6. Sempre nel 2012 – annus mirabilis – pubblicai a Roma da Fazi il romanzo Il servo di Byron, in cui immagino che – dopo la morte del padrone – il fedele servo coetaneo (e amante) William Fletcher racconti la vita del poeta senza reticenze. Nella ben documentata nota finale al libro ricordavo anche come l’accademia inglese, fino a tutta la prima metà del Novecento, avesse assolutamente rimosso il dato dell’omosessualità byroniana, e come – da parte di molti – ancora oggi sia difficile accettare quel dato di realtà. Ebbene, solo Nadia Fusini su Repubblica, attraverso un ardito paragone col Servo di Losey, accolse senza riserve la tesi del mio libro. Roberto Bertinetti sul Sole24Ore si domanda: “E’ credibile l’ipotesi di Buffoni? Non molto, a dispetto di una lunga nota bibliografica che chiude il volume”. Ricordo bene il tono con cui la responsabile dell’ufficio stampa di Fazi mi trasmise il pezzo di Bertinetti (da lei in precedenza tanto sollecitato all’anglista che sicuramente se ne sarebbe occupato: “E’ un amico”). E da quel giorno smise di promuovere il mio libro. Sergio Perosa invece si limitò a concedere che forse il poeta si era lasciato andare anche a qualche stravaganza “con qualche ragazzetto arabo”(?). Conclusione: guardiamoci dai critici eterosessuali che non vogliono capire i libri che confliggono con i loro radicati pregiudizi e confezionate opinioni. Leggete invece la recensione di Francesco Gnerre che, da omosessuale, coglie al volo il senso profondo del libro: “Sì, Byron ha avuto anche amori femminili, ha contratto anche un improbabile matrimonio durato solo pochi mesi, ma i suoi interessi reali, i suoi innamoramenti più coinvolgenti sono stati tutti maschili”. Qui, comunque, trovate tutte le recensioni al libro: http://www.francobuffoni.com/saggistica/servo_byron.html

7. Infine la rimozione più vergognosa e italica, più radicata e dura a morire: quella sull’omosessualità di Leopardi. Per quante generazioni ancora gli studenti italiani dovranno sorbirsi tesi assurde? Forse che il figlio del conte Monaldo, pur se sgraziato e infelice nell’apparenza fisica, se fosse stato eterosessuale, non si sarebbe potuto felicemente accoppiare con un’appropriata e procace contadina? Timidissimo e in gran parte mistificatorio il recente film televisivo sulla vita di Leopardi (forse peggio persino di quello sulla vita di Caravaggio). Continuate così, cari italiani. Mistificate, mistificate anche le evidenze testuali: qualcosa resterà sempre.

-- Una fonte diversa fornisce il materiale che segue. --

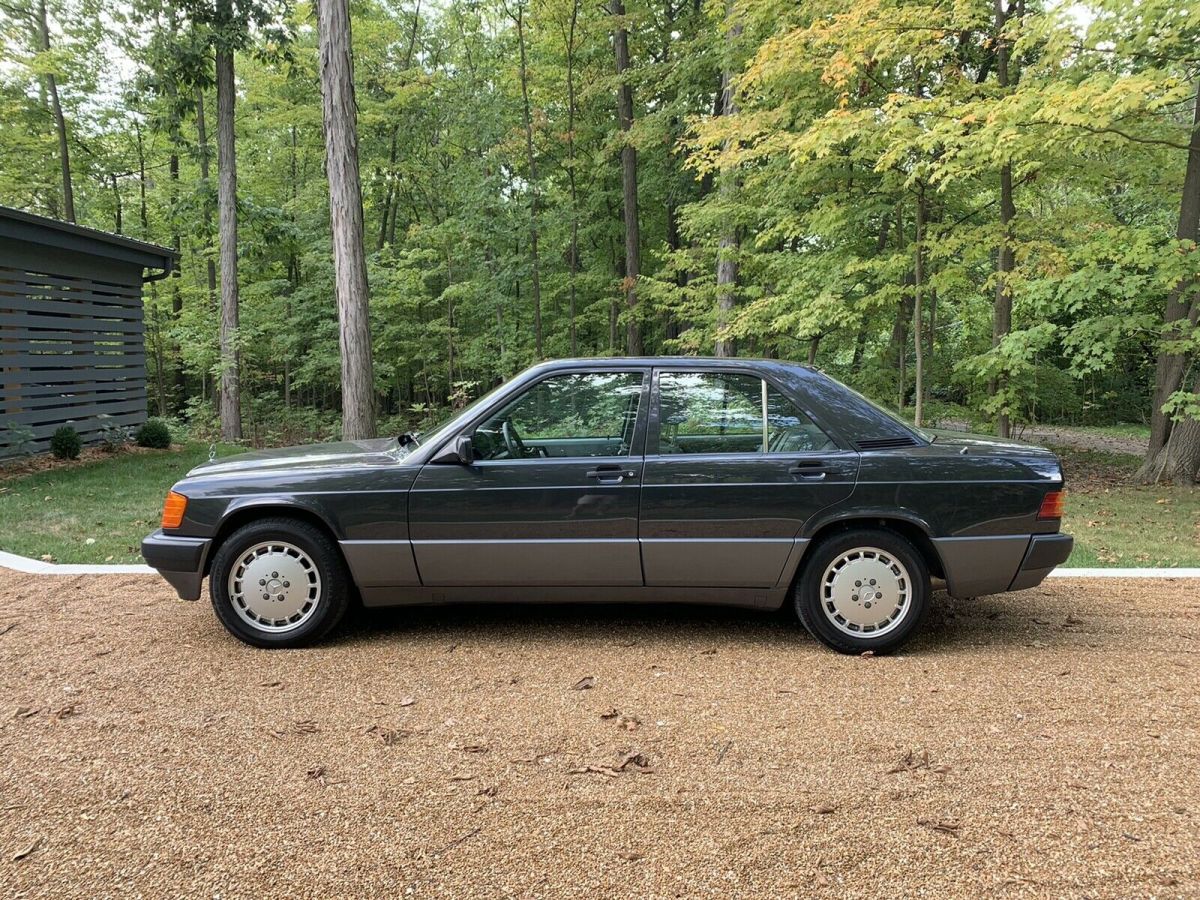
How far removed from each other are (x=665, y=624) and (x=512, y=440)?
4.71ft

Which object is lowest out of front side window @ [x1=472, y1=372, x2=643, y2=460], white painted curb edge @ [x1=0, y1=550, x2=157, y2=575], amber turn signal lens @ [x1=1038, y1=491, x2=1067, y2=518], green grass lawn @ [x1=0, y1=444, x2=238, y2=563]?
white painted curb edge @ [x1=0, y1=550, x2=157, y2=575]

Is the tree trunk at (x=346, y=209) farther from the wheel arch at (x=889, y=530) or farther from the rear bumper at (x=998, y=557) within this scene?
the rear bumper at (x=998, y=557)

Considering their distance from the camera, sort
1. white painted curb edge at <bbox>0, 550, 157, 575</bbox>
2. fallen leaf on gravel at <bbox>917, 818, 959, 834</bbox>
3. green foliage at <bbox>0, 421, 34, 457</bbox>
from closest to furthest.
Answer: fallen leaf on gravel at <bbox>917, 818, 959, 834</bbox> < white painted curb edge at <bbox>0, 550, 157, 575</bbox> < green foliage at <bbox>0, 421, 34, 457</bbox>

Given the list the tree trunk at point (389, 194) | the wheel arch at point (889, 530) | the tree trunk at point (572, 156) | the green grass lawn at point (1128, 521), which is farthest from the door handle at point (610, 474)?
the tree trunk at point (389, 194)

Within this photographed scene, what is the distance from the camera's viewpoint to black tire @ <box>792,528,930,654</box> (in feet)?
12.4

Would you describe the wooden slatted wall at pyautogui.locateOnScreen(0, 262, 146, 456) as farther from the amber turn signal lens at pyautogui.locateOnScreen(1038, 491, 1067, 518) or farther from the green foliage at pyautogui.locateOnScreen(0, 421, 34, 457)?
the amber turn signal lens at pyautogui.locateOnScreen(1038, 491, 1067, 518)

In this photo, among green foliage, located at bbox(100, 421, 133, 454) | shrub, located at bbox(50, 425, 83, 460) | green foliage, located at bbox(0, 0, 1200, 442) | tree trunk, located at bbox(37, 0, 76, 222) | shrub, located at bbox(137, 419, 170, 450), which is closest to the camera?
green foliage, located at bbox(0, 0, 1200, 442)

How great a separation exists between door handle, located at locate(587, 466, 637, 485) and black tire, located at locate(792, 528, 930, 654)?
1066 mm

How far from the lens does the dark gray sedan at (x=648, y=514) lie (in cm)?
378

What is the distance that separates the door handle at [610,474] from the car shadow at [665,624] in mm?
838

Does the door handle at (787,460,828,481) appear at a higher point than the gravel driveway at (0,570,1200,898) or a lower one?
higher

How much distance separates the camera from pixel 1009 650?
3895 millimetres

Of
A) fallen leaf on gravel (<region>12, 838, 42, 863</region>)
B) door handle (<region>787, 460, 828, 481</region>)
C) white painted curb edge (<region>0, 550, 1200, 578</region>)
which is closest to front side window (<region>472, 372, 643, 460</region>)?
door handle (<region>787, 460, 828, 481</region>)

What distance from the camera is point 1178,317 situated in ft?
30.5
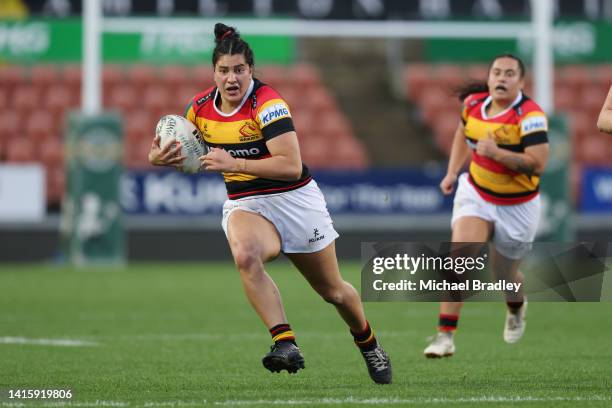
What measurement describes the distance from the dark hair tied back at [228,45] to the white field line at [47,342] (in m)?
3.23

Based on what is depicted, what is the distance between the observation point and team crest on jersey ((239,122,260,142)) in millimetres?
6914

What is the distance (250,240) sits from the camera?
6.76 metres

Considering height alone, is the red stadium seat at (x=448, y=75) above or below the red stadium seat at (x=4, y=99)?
above

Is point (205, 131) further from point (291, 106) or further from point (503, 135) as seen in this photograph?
point (291, 106)

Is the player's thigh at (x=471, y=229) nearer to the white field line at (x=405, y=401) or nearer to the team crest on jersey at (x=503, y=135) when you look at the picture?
the team crest on jersey at (x=503, y=135)

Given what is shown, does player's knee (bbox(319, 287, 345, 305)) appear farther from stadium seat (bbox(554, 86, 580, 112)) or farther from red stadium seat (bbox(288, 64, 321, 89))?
stadium seat (bbox(554, 86, 580, 112))

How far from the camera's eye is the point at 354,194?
19.7m

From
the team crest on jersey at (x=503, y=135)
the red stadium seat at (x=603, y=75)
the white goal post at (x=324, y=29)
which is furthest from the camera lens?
the red stadium seat at (x=603, y=75)

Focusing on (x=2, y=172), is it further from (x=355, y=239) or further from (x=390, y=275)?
(x=390, y=275)

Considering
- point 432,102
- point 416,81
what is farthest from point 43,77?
point 432,102

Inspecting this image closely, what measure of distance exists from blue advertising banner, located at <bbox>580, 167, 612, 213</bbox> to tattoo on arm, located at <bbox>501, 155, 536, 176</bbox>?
459 inches

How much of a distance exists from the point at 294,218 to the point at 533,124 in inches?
101

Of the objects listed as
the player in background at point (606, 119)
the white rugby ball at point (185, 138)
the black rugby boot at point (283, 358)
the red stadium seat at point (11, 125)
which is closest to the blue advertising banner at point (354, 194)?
the red stadium seat at point (11, 125)

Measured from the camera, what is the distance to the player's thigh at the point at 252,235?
22.2 ft
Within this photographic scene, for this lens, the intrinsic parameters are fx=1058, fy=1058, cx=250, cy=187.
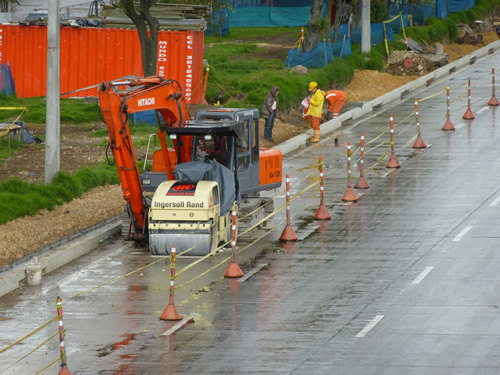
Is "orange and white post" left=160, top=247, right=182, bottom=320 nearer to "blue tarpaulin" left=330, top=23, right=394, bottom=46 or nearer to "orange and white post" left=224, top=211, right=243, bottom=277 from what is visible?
"orange and white post" left=224, top=211, right=243, bottom=277

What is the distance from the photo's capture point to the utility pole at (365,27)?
43.0 metres

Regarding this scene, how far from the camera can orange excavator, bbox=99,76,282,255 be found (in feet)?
65.3

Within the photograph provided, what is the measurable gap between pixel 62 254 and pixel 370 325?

In conclusione mi piace citare un’operazione intellettuale di segno felicemente opposto, messa in scena nel 2016 al Nuovo teatro Sanità di Napoli da Claudio Finelli e Antonio Mocciola per la regia di Mario Gelardi: Leopardi amava Ranieri. Non una biografia, ma la storia di un sentimento inespresso, rappresentato con sapienza filologica e imperniato sull’ultimo scampolo di vita di Contino Giacomo. Come scrivono gli autori nel programma di sala: “Due uomini e una storia. Una storia che non ha fatto epoca, perché l’epoca era quella sbagliata. Il poeta marchigiano malaticcio e il bellimbusto partenopeo rampante: l’unione fece la forza di entrambi, finché il cuore di Giacomo Leopardi non resse. Antonio Ranieri non ebbe parole gentili, post mortem. E le sue lettere indirizzate all’artista furono lacerate. Ma le parole di Giacomo pesano come macigni, e la sua bella grafia parla ancora d’Amore. Per chi ai tempi non volle sapere, non volle vedere, non volle comprendere. E per chi ancora adesso assegna a Giacomo Leopardi solo caste fantasie frustrate o, peggio ancora, sesso raccattato con avarissime mance. Non fu solo quello. Che ci piaccia o no, Leopardi amava Ranieri”.